It seems that a lot of macOS Sierra early adopters are turning off the Optimize Storage (or Optimize Mac Storage, depending on where you view it) feature, in fear that their vital documents may get whisked off into iCloud Drive, never to be seen again. In doing so, they may be losing a valuable hidden feature, which automatically adjusts the frequency of Time Machine backups.
As I have described elsewhere here, I have been poking around Sierra’s new logs, and am working on a set of tools to help ordinary users obtain historical log information without having to type geek into Terminal. Last night, I noticed that Time Machine now does not make regular hourly backups, as it used to under El Capitan and earlier. When I am busy creating or changing lots of files, it tries to run backups as often as every 15 or 20 minutes. When I am not using my Mac (but the Mac is not asleep), it stops making backups at all.

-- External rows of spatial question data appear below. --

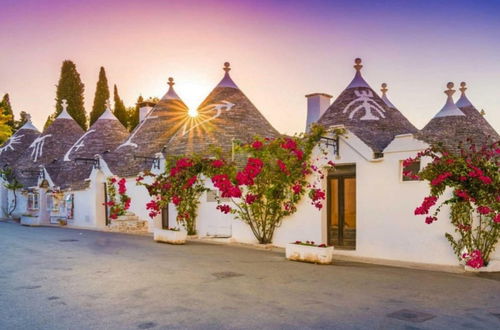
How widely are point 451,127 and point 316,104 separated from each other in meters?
8.31

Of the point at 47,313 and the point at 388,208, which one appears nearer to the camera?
the point at 47,313

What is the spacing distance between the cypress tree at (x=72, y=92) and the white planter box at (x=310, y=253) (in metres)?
44.3

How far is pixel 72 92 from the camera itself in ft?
168

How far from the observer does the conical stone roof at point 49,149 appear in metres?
32.0

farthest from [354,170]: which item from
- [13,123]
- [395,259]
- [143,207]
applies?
[13,123]

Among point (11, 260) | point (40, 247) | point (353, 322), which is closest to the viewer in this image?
point (353, 322)

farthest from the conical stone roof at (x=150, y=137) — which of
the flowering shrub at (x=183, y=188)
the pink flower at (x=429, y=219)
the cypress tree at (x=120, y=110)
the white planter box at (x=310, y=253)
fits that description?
the cypress tree at (x=120, y=110)

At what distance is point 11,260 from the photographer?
11883 millimetres

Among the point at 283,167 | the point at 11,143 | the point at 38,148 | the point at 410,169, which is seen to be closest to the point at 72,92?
the point at 11,143

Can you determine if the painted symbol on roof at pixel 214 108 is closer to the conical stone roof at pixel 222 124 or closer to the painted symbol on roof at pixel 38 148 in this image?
the conical stone roof at pixel 222 124

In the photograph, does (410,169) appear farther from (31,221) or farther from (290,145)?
(31,221)

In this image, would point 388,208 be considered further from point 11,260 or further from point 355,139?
point 11,260

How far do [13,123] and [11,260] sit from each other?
51.7 m

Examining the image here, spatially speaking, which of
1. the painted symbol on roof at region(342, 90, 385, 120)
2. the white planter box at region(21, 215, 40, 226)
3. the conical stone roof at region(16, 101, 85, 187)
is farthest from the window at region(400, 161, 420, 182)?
the conical stone roof at region(16, 101, 85, 187)
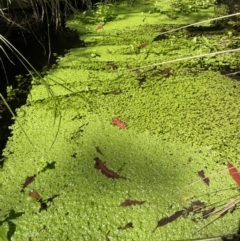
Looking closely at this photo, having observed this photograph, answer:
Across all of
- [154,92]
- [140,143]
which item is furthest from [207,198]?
[154,92]

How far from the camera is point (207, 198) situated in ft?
4.09

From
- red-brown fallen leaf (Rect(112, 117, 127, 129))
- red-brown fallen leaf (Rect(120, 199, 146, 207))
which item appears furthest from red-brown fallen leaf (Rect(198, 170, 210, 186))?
red-brown fallen leaf (Rect(112, 117, 127, 129))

I have looked in vain for any mention of this apparent feature in Sierra. Apple does not mention any change in backup frequency, nor do any of the previews and reviews of Sierra. But then without access to your logs, or a strangely obsessive habit of manually recording every backup yourself, you’re not likely to notice.
As my iMac17,1 appears unable to sleep without sleeping its disks, I have the display set to sleep after 3 hours, but system sleep disabled.
In the iCloud Drive options, in the iCloud pane, I have Optimize Mac Storage enabled (ticked), but the Desktop & Documents Folders item unchecked (disabled), so that nothing should be stolen into iCloud Drive from them. I have the default 5 GB of iCloud storage, of which I have 4.58 GB available. My internal Fusion Drive (a 2 TB + 120 GB model) has 1.09 TB available. So there should not be the slightest need for any storage optimisation to start whisking files from my Fusion Drive into the cloud.
In Time Machine, I have the new Back Up Automatically control checked. I had not noticed that it had changed from the old toggle switch, but it has now!
My backups are made over Thunderbolt to a Promise Pegasus hardware RAID which has 3.12 of its 6 TB storage free.
I have just started to make the first of my log reading tools, LogLogger. Because it needs a more sophisticated dialog than is available using standard AppleScript, I have started to make this using Shane Stanley’s neat Dialog Toolkit v2.0.2, available from here.
The first part of this tool is intended to write out a reformatted excerpt of Time Machine entries from the new logs, for the most recent periods of 3 hours, 12 hours, or one day. My initial working source code is shown below for interest.
If you’d like to inspect your own logs, I offer this as a tool for download here: loglogger1
It is not signed, so you will probably have to use the Finder Open command to be able to run it the first time. Its app bundle includes Shane’s Dialog Toolkit, to save you from having to install that yourself. If you write out your Time Machine log for 12 hours or a whole day, you may well observe that those backups occurred at quite irregular intervals.
As far as I can see, when Optimize Storage is enabled, Sierra keeps a track of disk activity. When there is little or no activity, it schedules backups at longer intervals, or suspends them altogether. When there is more intense activity, backups will be called more frequently, sometimes only 15 or 20 minutes apart. If activity is so intense that a backup is called within 10 minutes or less of the last, Sierra will normally cancel that, and leave it for another ten minutes or so.
Has anyone else noticed this, or have I got some undiscovered Time Machine malware installed?